You might be doing #kimballmodelling wrong!

12 min readApr 21, 2025

Why is this important?

Architecture. Surrogate hash keys are durable surrogate keys meaning that the value generated will always have a one-to-one cardinality with the natural key used to generate it.

Why not just use the natural key instead?

A great question, surrogate keys are used to simplify join conditions between tables and in the case of a data vault, related hubs, links and satellites can be loaded in parallel too. However, the surrogate join key between facts and dimensions are meant to be temporal, a dimension table record id that by joining to a fact will always select the correct dimension at a point in time (no ‘between’ clause needed).

Can we instead hash the natural key and the date together to make generated surrogate key temporal?

Think about what you would be suggesting. Attempting to parallel load a fact and dimension has not yet determined that the dimension is a true change.

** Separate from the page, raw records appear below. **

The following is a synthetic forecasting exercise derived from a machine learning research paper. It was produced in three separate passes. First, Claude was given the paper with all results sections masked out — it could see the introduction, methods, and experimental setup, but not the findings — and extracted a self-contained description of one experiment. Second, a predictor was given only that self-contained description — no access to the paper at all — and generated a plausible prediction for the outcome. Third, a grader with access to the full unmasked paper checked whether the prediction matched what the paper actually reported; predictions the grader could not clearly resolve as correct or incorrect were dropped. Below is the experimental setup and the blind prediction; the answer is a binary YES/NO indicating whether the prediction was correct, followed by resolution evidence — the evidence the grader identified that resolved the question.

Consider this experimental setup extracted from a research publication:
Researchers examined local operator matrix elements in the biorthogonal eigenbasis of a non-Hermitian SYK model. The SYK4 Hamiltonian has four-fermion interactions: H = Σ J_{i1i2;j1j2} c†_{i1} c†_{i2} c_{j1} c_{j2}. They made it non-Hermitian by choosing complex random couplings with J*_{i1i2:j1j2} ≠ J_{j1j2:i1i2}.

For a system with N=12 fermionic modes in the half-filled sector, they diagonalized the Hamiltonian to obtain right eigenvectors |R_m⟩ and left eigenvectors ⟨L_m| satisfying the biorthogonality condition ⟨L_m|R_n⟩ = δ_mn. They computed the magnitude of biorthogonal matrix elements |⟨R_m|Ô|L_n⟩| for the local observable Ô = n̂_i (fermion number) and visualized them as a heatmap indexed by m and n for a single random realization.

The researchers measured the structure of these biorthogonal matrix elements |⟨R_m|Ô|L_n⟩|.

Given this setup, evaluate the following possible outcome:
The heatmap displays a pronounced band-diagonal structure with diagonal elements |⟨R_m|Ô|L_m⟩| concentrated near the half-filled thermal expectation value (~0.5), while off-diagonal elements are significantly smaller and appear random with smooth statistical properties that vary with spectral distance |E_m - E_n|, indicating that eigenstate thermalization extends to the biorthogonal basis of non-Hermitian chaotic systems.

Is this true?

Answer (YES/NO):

For loading facts and related dimensions, you need to look up (retrieve) the temporal hash key from a type 2 dimension to pick the nearest key by fact date. Hashing itself is not free, and even as a binary/raw data type it will use more bytes than an integer data type. Why not lookup (retrieve) an autoincrement / identity column you define when the dimension table was created? It’s cheaper and faster to join on.

Why is this important?

Architecture. Kimball prescribed many techniques for many scenarios in fact and dimension table design, dealing with non-additive facts (like exchange rates) is one of them. Here’s a matrix of fact table types and fact types in a Kimball model.

Of course we could also consider a matrix of dimension table types.

Reference: https://www.kimballgroup.com/data-warehouse-business-intelligence-resources/kimball-techniques/dimensional-modeling-techniques/

Why is this important?

Model. The beauty of temporal surrogate keys is that all you need is to attack the middle fact table in a star schema is with a date+time dimension and with that foreign key relationship your query will always return the correct point in time records in all the other dimensions included in your query.

Where does the date and time fit in?

The date and time dimensions are crucial role-playing dimensions ensuring you can aggregate by date and/or time and slice and dice across time. Add business date flags in a date or time dimension and you can aggregate by that in a where clause. If the date type used in all dimensions carry the same meaning you can also pick facts based on different business dates and times (for example, a transaction may have different entered and posted timestamps).

Why is this important?

Model & Cost. Everything in the right place, metrics tend to change rapidly and are typically aggregated to show some collective statistic over time. If your non-aggregate dimension changes rapidly then consider using a non-additive fact table instead.

As for cost, the act of updates to a record (end dating an SCD Type 2 end-date column) must update a record in place. For a file-based storage this involves a copy-on-write disk operation, an expensive operation churning many files which can also mean the performance of your table’s indexes deteriorates rapidly.

Why is this important?

Architecture. Business keys (even numeric ones) are not metrics. There is no value in storing them as a numeric data type. Should a dimension need to track multiple formats of a business key (alpha and numeric) then not using a string data type will force you to refactor that dimension.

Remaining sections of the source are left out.